If you have prepared yourself for race day and have not decided to include stretching before your race in your plan, then that is a grave mistake. Stretching makes you more limber and prepares your muscles for the imminent exercise—in this case, race day—that you are subjecting your body to. For the better part of the last 30 or so years, the kind of stretching called static or gradual stretching has been the most popular. This is where you assume a gradual and slow stretch and then hold the pose for up to 30 seconds. Some of these types of stretches are nearly instinctive in that you don’t even really have to think too much about them. Here are 3 stretching tips for runners on race day.
1. Stretch Conservatively
Stretching conservatively means two things: One, that you don’t force or push yourself before race day while stretching and, two, that you don’t try to stretch as much as people who are more flexible than you. The ideal way to stretch is to assume the proper stretching position, then hold it for up to 30 seconds. The important thing to remember while doing this stretch before your race is to not stretch to the point where you are hurting yourself. Some mild or modest tension during your stretch is fine, even natural, but if you are giving yourself pain during your stretching, you should ease off. Sometimes, you will push yourself to stretch farther than your bodily limitations because you see others around you being able to stretch farther than you. This may have to do with them just being naturally more flexible than you, so don’t sweat it, and don’t overdo it.
2. Stay Relaxed
Relaxation while stretching is a key component to not only performing your stretches in the proper fashion, but also to making sure that you do not hurt yourself unnecessarily.
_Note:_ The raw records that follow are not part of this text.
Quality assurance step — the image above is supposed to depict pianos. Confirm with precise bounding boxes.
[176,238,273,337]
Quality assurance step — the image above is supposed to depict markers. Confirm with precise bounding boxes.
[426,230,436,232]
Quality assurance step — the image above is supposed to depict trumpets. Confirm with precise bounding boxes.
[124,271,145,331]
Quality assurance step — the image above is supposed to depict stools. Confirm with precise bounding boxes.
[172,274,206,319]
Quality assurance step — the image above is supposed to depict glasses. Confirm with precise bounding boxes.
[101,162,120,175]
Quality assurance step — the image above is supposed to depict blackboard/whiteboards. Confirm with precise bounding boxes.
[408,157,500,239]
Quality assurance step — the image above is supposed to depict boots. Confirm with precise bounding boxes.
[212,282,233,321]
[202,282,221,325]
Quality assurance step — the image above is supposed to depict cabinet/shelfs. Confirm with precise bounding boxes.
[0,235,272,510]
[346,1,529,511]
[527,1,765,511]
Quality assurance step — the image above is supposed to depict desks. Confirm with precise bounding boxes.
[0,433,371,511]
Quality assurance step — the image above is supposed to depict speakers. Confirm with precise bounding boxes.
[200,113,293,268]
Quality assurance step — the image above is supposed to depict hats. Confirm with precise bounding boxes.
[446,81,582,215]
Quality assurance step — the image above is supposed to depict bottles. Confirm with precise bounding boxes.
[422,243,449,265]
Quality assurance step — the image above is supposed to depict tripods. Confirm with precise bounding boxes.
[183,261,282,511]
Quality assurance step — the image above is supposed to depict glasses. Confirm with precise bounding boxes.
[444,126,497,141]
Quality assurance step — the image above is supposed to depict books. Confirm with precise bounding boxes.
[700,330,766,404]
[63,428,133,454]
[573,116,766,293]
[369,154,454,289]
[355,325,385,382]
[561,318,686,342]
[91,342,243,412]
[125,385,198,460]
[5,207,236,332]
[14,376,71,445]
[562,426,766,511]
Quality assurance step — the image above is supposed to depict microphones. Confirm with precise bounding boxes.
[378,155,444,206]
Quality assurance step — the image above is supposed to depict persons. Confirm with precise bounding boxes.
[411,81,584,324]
A big component of and the best way to ensure staying relaxed is to watch your breathing, more specifically, making sure that your breathing is regular. You want to breathe while you are stretching in a normal, calm and relaxed fashion; some people actually hold their breath when stretching, which is harmful. Holding your breath means that you are tense and stressing out, and that defeats the whole purpose of stretching, which is to relax your muscles and prepare them for the upcoming race you will be running.
3. Never Cold-Stretch
Cold stretching is beginning a stretching routine when you have not warmed up your muscles. You do not want to do this at all because the risk for pulling and tearing your muscles increases this way. Instead, you should do a quick warm-up for about 5 to 10 minutes that consists of light running or jogging. Then, after taking a 5-minute break you can launch yourself into your real, pre-race stretching routine.